Data entries
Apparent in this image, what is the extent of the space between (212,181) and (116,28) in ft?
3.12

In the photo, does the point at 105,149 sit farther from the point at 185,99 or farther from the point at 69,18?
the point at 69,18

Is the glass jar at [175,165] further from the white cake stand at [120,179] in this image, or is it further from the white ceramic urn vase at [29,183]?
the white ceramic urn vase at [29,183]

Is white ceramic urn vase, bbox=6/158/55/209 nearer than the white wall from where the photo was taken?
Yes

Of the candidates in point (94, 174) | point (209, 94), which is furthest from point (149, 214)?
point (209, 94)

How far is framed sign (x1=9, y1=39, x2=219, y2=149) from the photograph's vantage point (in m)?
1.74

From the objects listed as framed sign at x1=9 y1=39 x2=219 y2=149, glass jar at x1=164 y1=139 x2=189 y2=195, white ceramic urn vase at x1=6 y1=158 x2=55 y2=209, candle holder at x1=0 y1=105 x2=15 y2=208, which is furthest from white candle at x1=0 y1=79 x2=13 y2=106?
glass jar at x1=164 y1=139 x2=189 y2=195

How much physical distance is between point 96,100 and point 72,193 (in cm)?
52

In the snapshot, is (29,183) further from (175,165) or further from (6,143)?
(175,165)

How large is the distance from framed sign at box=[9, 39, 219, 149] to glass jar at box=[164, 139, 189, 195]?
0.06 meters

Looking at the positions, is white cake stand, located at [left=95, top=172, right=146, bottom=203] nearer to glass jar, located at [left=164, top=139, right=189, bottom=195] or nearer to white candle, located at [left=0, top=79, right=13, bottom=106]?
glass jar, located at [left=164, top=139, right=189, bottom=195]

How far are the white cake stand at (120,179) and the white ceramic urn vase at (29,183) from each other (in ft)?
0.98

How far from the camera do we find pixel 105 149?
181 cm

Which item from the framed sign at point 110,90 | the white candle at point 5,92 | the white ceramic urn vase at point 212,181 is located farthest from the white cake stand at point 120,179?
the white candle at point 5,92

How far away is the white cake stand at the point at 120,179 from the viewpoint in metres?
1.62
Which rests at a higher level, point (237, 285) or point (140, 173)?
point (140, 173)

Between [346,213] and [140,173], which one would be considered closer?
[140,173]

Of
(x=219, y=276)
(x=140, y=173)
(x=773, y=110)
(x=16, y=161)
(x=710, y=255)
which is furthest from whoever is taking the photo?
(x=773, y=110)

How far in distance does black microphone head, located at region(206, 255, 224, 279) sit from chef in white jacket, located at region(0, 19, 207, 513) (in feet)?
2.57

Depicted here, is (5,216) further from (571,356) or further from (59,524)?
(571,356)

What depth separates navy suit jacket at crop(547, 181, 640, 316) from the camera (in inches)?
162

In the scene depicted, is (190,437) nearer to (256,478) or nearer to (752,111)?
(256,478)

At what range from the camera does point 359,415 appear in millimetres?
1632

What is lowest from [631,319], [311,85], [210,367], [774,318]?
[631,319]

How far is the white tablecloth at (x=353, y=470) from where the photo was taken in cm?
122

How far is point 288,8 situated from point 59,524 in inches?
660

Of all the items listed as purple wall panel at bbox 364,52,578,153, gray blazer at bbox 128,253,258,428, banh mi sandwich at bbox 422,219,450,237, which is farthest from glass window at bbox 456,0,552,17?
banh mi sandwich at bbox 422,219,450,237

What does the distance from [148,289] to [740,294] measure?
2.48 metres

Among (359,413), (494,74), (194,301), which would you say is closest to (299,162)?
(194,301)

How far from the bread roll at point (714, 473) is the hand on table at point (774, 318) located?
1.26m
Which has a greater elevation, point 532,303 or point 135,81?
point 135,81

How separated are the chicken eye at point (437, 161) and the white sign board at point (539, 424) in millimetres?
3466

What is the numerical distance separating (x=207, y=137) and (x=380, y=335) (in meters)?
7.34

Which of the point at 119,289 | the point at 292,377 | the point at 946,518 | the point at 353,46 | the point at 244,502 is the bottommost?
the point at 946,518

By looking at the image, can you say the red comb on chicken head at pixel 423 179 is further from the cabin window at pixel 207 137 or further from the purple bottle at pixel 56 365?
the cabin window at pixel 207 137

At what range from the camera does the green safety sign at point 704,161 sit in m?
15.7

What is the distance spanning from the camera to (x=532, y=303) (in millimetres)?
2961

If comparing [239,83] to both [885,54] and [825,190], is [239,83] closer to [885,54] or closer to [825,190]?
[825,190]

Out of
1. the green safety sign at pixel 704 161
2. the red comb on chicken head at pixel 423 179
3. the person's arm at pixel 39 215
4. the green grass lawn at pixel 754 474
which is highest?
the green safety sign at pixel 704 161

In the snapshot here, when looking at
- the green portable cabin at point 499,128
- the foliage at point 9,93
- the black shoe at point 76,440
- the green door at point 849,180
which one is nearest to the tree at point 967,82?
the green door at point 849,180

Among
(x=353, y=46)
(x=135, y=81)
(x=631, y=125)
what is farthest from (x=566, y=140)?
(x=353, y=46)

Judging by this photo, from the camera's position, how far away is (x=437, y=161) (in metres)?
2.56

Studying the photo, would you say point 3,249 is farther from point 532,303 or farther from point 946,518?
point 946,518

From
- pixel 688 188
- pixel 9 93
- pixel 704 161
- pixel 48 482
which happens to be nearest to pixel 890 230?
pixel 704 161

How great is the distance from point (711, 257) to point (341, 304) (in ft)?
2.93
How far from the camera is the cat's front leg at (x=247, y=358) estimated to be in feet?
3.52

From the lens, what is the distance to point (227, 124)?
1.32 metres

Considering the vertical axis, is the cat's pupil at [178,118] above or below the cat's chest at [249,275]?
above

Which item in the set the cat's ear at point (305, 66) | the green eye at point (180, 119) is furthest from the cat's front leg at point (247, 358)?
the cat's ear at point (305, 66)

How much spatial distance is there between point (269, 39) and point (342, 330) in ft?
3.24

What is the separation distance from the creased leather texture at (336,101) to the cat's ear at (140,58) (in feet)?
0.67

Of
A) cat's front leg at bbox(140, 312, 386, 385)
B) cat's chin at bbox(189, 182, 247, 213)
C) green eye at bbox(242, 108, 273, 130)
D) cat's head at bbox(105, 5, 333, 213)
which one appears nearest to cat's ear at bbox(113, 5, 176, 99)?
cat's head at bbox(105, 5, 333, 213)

## EXERCISE
Restate the data above exactly, keeping each word as it stands.

## SOLUTION FOR THIS PROBLEM
Apparent in this image, what is the extent of the space between (212,181) and (116,28) in ft?
3.12

In the photo, does the point at 105,149 sit farther from the point at 185,99 or farther from the point at 69,18?
the point at 69,18

Is the glass jar at [175,165] further from the white cake stand at [120,179] in this image, or is it further from the white ceramic urn vase at [29,183]?
the white ceramic urn vase at [29,183]

Is white ceramic urn vase, bbox=6/158/55/209 nearer than the white wall from where the photo was taken?
Yes

Of the candidates in point (94, 174) | point (209, 94), which is furthest from point (149, 214)?
point (209, 94)

How far is framed sign (x1=9, y1=39, x2=219, y2=149) from the photograph's vantage point (in m)?
1.74

From the objects listed as framed sign at x1=9 y1=39 x2=219 y2=149, glass jar at x1=164 y1=139 x2=189 y2=195, white ceramic urn vase at x1=6 y1=158 x2=55 y2=209, candle holder at x1=0 y1=105 x2=15 y2=208, which is furthest from white candle at x1=0 y1=79 x2=13 y2=106?
glass jar at x1=164 y1=139 x2=189 y2=195

How much physical distance is between point 96,100 and point 72,193 (in cm)?
52

In the snapshot, is (29,183) further from (175,165) or further from (6,143)?
(175,165)

How large is the distance from framed sign at box=[9, 39, 219, 149] to glass jar at box=[164, 139, 189, 195]?
0.06 meters

Looking at the positions, is white cake stand, located at [left=95, top=172, right=146, bottom=203] nearer to glass jar, located at [left=164, top=139, right=189, bottom=195] or nearer to white candle, located at [left=0, top=79, right=13, bottom=106]?
glass jar, located at [left=164, top=139, right=189, bottom=195]

How far are the white cake stand at (120,179) and the white ceramic urn vase at (29,183) from each other (in ft)?
0.98

How far from the camera do we find pixel 105 149?
181 cm

Which item from the framed sign at point 110,90 | the white candle at point 5,92 | the white ceramic urn vase at point 212,181 is located farthest from the white cake stand at point 120,179?
the white candle at point 5,92

How far away is the white cake stand at the point at 120,179 from the viewpoint in metres?
1.62
Which rests at a higher level, point (237, 285) or point (140, 173)?
point (140, 173)

Between [346,213] and [140,173], which one would be considered closer?
[140,173]

Of
(x=219, y=276)
(x=140, y=173)
(x=773, y=110)
(x=16, y=161)
(x=710, y=255)
which is furthest from whoever is taking the photo?
(x=773, y=110)

How far in distance does black microphone head, located at region(206, 255, 224, 279) sit from chef in white jacket, located at region(0, 19, 207, 513) (in feet)?
2.57

Depicted here, is (5,216) further from (571,356) or further from (59,524)?
(571,356)

What depth separates navy suit jacket at crop(547, 181, 640, 316) from the camera (in inches)?
162

In the scene depicted, is (190,437) nearer to (256,478) or nearer to (752,111)?
(256,478)

At what range from the camera does point 359,415 appear in millimetres?
1632

What is lowest from [631,319], [311,85], [210,367], [774,318]?
[631,319]

How far is the white tablecloth at (x=353, y=470) from where the photo was taken in cm?
122

How far is point 288,8 situated from point 59,524 in inches?
660

Of all the items listed as purple wall panel at bbox 364,52,578,153, gray blazer at bbox 128,253,258,428, banh mi sandwich at bbox 422,219,450,237, which is farthest from glass window at bbox 456,0,552,17?
banh mi sandwich at bbox 422,219,450,237

What does the distance from [148,289] to [740,294] measure?
2.48 metres

Among (359,413), (494,74), (194,301), which would you say is closest to (299,162)?
(194,301)

How far from the bread roll at point (714, 473) is the hand on table at point (774, 318) located?
1.26m
Which has a greater elevation, point 532,303 or point 135,81?
point 135,81

How separated are the chicken eye at point (437, 161) and the white sign board at point (539, 424) in millimetres?
3466

What is the numerical distance separating (x=207, y=137) and (x=380, y=335) (in meters)?
7.34

Which of the point at 119,289 | the point at 292,377 | the point at 946,518 | the point at 353,46 | the point at 244,502 is the bottommost?
the point at 946,518

By looking at the image, can you say the red comb on chicken head at pixel 423 179 is further from the cabin window at pixel 207 137 or further from the purple bottle at pixel 56 365?
the cabin window at pixel 207 137

At what range from the camera does the green safety sign at point 704,161 sit in m?
15.7

What is the distance spanning from the camera to (x=532, y=303) (in millimetres)?
2961

If comparing [239,83] to both [885,54] and [825,190], is [239,83] closer to [885,54] or closer to [825,190]?
[825,190]

Out of
1. the green safety sign at pixel 704 161
2. the red comb on chicken head at pixel 423 179
3. the person's arm at pixel 39 215
4. the green grass lawn at pixel 754 474
which is highest?
the green safety sign at pixel 704 161

In the snapshot here, when looking at
- the green portable cabin at point 499,128
- the foliage at point 9,93
- the black shoe at point 76,440
- the green door at point 849,180
which one is nearest to the tree at point 967,82?
the green door at point 849,180

Among
(x=353, y=46)
(x=135, y=81)
(x=631, y=125)
what is farthest from (x=566, y=140)?
(x=353, y=46)

Judging by this photo, from the camera's position, how far away is (x=437, y=161) (in metres)?
2.56

Studying the photo, would you say point 3,249 is farther from point 532,303 or farther from point 946,518?
point 946,518

From
- pixel 688 188
- pixel 9 93
- pixel 704 161
- pixel 48 482
which happens to be nearest to pixel 890 230?
pixel 704 161

How great is the distance from point (711, 257) to point (341, 304) (in ft)?
2.93
How far from the camera is the cat's front leg at (x=247, y=358) estimated to be in feet?
3.52

From the lens, what is the distance to point (227, 124)?
1.32 metres

Considering the vertical axis, is the cat's pupil at [178,118] above or below the cat's chest at [249,275]?
above

Which item in the set the cat's ear at point (305, 66) | the green eye at point (180, 119) is furthest from the cat's front leg at point (247, 358)?
the cat's ear at point (305, 66)

How much spatial distance is there between point (269, 39) and point (342, 330) in ft?
3.24

What is the separation distance from the creased leather texture at (336,101) to the cat's ear at (140,58) (in feet)?
0.67

Of
A) cat's front leg at bbox(140, 312, 386, 385)
B) cat's chin at bbox(189, 182, 247, 213)
C) green eye at bbox(242, 108, 273, 130)
D) cat's head at bbox(105, 5, 333, 213)
which one appears nearest to cat's ear at bbox(113, 5, 176, 99)?
cat's head at bbox(105, 5, 333, 213)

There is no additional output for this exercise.